Der Israel-Iran-Konflikt verschärfte sich am 28. Februar 2026, als israelische Luftangriffe mehr als 60 Prozent der iranischen Raketenabschussrampen zerstörten. Der Iran reagierte mit Gegenangriffen auf Israel und Golfstaaten, und die militärischen Operationen dürften voraussichtlich noch mindestens drei weitere Wochen andauern. Ein Ende der Kämpfe ist derzeit nicht absehbar.
Bilger brachte die anhaltenden Auseinandersetzungen mit den steigenden Ölpreisen in Verbindung und prognostizierte, dass diese so lange hoch bleiben werden, wie die Spannungen anhalten. Gleichzeitig äußerte er die Hoffnung auf einen Zusammenbruch des Mullah-Regimes im Iran, räumte jedoch ein, dass es derzeit keine Anzeichen für einen unmittelbaren Wandel gebe.
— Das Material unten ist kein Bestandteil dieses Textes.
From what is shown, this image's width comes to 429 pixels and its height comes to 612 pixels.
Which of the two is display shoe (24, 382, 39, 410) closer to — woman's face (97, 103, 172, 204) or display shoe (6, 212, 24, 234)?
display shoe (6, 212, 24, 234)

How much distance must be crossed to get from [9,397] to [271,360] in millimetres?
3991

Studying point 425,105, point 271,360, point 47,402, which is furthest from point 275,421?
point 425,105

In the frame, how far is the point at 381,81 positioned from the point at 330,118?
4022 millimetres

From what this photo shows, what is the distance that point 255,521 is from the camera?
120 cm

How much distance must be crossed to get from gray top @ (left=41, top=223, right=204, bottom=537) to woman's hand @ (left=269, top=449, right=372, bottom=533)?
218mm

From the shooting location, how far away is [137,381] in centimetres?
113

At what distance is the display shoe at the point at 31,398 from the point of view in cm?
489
Als Reaktion auf den wirtschaftlichen Druck kommt die Regierungsarbeitsgruppe für Spritpreise erneut zusammen, um über weitere Maßnahmen zu beraten. Bilger bestätigte, dass die Arbeiten an neuen Verordnungen für Tankstellen weiterhin vorangetrieben werden. Unterdessen prüfen Abgeordnete eine Erhöhung der Pendlerpauschale, um die finanzielle Belastung der Arbeitnehmer zu verringern.
Der CDU/CSU-Politiker betonte die Notwendigkeit umfassender Reformen, um das Wirtschaftsklima in Deutschland zu verbessern. Ohne solche Veränderungen, warnte er, könnte die Wettbewerbsfähigkeit des Landes weiter schwinden. Das Ausmaß der Schäden hänge davon ab, wie lange sich der Krieg im Iran noch hinziehe.
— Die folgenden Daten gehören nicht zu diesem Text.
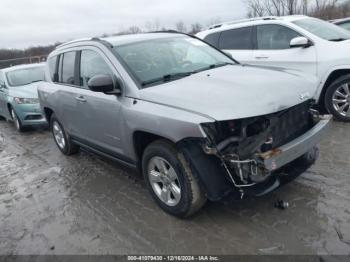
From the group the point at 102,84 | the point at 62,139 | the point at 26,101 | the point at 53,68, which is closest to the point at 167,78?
the point at 102,84

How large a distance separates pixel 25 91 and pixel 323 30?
6.73 m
Bilger erkannte an, dass die aktuellen Preistrends voraussichtlich anhalten werden, was auf die Notwendigkeit zusätzlicher staatlicher Maßnahmen hindeute. Sein Fokus liege darauf, Deutschland bei der Bewältigung der anhaltenden Herausforderungen durch den Konflikt und dessen wirtschaftliche Folgen zu unterstützen.
Der Krieg zwischen Israel und Iran hat bereits die globalen Energiemärkte durcheinandergebracht, ohne dass eine baldige Lösung in Sicht ist. Bilgers Warnungen unterstreichen die Dringlichkeit sowohl kurzfristiger Entlastungsmaßnahmen als auch langfristiger Wirtschaftsreformen. Die kommenden Wochen werden zeigen, ob weitere staatliche Eingriffe erforderlich sind, um die Preise zu stabilisieren und die Wirtschaft zu stützen.